No one talked of replacing another vice-regal appointee until 1932 when Governor Sir Philip Game sacked NSW Labor premier, Jack Lang, after he had threatened interest payments to British bondholders. Had Lang won the subsequent election, Game might have been recalled even before the armies of the right – the Old and New Guards - reenacted Macarthur’s example and removed Lang by force.

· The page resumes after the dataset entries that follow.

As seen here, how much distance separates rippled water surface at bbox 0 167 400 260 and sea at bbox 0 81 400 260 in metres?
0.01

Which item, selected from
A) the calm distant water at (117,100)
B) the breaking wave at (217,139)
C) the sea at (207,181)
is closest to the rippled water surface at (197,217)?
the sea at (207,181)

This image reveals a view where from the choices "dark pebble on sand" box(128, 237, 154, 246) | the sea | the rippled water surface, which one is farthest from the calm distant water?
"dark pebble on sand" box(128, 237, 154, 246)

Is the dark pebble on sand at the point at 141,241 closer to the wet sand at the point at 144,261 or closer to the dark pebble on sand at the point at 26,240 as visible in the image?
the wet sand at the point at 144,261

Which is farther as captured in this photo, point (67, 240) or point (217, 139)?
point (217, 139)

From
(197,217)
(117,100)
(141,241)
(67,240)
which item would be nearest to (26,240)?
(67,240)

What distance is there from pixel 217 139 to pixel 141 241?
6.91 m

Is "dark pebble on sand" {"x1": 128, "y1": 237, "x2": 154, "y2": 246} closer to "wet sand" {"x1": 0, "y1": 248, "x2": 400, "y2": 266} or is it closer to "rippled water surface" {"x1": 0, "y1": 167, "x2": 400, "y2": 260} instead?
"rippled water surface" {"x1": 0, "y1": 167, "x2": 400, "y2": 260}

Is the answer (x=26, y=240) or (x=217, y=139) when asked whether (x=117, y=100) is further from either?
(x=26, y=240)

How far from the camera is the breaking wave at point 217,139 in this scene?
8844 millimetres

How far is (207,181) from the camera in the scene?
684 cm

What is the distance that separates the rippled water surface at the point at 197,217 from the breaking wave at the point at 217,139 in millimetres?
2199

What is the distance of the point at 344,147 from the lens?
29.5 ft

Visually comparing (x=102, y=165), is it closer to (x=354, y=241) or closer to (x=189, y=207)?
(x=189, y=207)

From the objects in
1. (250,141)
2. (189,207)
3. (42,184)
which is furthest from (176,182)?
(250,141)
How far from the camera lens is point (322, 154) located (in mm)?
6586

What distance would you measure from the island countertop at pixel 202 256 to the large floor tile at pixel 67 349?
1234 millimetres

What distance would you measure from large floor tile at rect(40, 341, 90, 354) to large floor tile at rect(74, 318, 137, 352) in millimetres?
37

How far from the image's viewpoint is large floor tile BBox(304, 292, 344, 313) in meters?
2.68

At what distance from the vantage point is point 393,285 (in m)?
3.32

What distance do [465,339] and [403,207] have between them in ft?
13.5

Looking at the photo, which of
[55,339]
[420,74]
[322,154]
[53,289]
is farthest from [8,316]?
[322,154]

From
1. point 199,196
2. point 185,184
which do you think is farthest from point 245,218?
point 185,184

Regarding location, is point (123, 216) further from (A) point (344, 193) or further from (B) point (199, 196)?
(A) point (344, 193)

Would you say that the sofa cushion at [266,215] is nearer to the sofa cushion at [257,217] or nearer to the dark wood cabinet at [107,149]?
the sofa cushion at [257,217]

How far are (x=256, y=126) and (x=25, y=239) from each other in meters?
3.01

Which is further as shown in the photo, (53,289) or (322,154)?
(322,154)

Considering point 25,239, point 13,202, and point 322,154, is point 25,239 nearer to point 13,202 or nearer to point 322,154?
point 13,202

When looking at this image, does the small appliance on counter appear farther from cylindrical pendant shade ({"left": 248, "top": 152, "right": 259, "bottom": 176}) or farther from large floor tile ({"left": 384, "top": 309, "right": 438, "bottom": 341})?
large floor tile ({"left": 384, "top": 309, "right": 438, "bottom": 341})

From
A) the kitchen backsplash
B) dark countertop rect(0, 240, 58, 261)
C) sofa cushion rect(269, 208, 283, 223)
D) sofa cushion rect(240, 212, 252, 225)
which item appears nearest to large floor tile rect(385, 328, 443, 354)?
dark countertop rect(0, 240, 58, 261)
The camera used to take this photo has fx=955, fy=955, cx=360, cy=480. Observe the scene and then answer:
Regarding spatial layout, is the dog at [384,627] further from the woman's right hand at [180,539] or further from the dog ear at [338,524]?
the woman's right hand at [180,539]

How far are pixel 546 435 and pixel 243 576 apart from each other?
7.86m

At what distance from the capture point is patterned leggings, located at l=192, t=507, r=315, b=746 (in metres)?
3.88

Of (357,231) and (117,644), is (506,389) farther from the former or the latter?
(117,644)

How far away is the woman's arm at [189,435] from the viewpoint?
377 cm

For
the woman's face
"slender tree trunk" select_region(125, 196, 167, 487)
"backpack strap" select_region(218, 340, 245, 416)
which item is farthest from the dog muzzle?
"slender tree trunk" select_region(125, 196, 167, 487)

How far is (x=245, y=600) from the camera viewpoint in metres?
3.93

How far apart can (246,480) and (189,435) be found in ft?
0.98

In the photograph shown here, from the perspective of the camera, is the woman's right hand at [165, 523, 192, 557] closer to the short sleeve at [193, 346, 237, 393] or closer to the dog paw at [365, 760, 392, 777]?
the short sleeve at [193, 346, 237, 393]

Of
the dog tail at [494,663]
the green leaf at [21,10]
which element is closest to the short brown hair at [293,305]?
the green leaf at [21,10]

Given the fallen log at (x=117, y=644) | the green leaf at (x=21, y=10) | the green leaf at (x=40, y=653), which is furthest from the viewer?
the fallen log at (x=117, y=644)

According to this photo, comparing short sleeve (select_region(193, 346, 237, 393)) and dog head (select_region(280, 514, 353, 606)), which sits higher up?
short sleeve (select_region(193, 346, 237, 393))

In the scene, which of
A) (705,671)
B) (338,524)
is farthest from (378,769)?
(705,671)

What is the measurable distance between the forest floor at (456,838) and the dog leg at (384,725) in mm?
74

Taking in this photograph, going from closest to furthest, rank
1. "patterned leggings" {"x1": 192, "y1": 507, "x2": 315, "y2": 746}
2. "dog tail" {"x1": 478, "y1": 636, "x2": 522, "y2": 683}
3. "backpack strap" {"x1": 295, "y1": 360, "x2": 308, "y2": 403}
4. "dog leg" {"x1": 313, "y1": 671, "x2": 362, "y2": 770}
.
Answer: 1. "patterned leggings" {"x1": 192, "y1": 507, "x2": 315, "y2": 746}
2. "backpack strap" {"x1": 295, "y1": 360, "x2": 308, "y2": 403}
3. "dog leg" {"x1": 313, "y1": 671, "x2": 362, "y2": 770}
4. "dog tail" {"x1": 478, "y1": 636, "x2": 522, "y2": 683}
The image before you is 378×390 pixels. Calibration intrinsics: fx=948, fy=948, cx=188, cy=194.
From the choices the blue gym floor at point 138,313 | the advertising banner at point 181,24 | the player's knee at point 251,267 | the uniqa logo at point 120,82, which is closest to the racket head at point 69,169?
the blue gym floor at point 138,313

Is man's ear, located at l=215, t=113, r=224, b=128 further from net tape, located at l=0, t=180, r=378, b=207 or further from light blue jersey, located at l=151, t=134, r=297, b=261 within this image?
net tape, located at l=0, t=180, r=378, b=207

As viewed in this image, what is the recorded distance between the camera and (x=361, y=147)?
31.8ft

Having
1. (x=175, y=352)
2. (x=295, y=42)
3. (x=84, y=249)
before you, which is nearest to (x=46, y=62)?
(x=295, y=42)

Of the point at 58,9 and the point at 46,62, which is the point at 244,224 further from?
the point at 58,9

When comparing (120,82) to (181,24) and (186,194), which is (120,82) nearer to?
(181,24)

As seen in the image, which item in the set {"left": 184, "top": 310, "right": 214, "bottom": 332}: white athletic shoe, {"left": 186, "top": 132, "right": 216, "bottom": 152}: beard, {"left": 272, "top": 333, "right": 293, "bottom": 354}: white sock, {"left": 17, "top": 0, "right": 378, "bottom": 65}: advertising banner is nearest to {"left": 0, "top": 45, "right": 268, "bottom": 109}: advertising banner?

After Labor Prime Minister Ben Chifley told King George VI to appoint  NSW Labor mate, Premier Bill McKell, as Governor General early in 1947, the leader of the Federal Opposition, R. G. Menzies, hinted that, on achieving office, he would ask the king to replace his representative. On 16 December 1949, the day that McKell swore Menzies in as prime minister, the King’s private secretary advised Australia House in London that His Majesty did not favour McKell’s removal. When Liberal supporters complained at a broken promise, Menzies minuted their letters “Ignore”.

Had E. G Whitlam been a shade more omniscient, he could have escaped the ambush at Yarralumla on 11 November by asking the Queen to tell Sir John Kerr that he no longer pleased her. As with Lang and Game, such a move is would have ensued had Labor won the 1975 poll.

Sir John fared less well than Sir Philip as protestors pursued him around the continent, booing him at the footy, The office was in disrepute. Prime minister Fraser eased Kerr out after His Excellency’s all-too-perfect impersonation of Sir Toby Belch on Melbourne Cup Day, 1977. The consolation of the Ambassadorship to UNESCO in Paris also had to be withdrawn after public outrage.

The next gubernatorial contretemps concerned the second clergyman whom Don Dunstan made Governor of South Australia, succeeding Pastor Sir Douglas Nicholls. Rumours that the Reverend Keith Seaman would be forced out appeared in the Adelaide Advertiser on 24 February 1978. No reason was given. The sole Democrat member of the Assembly, Robin Millhouse, refused to let the matter rest until the Reverend Seaman issued a statement that, before assuming office, he had engaged in a “grave impropriety”, not a crime. He added that his Uniting Church discipline committee had examined his case and allowed him to continue in his ministry. Seaman sat out his five-year term.

Vice-regal appointees can neither resign nor can they be sacked by the government. The Queen can recall them or they can ask her to terminate their commissions. So much for the niceties. The reality is that even a inquiry from the Palace about her representative’s suitability arrives with the force of royal command.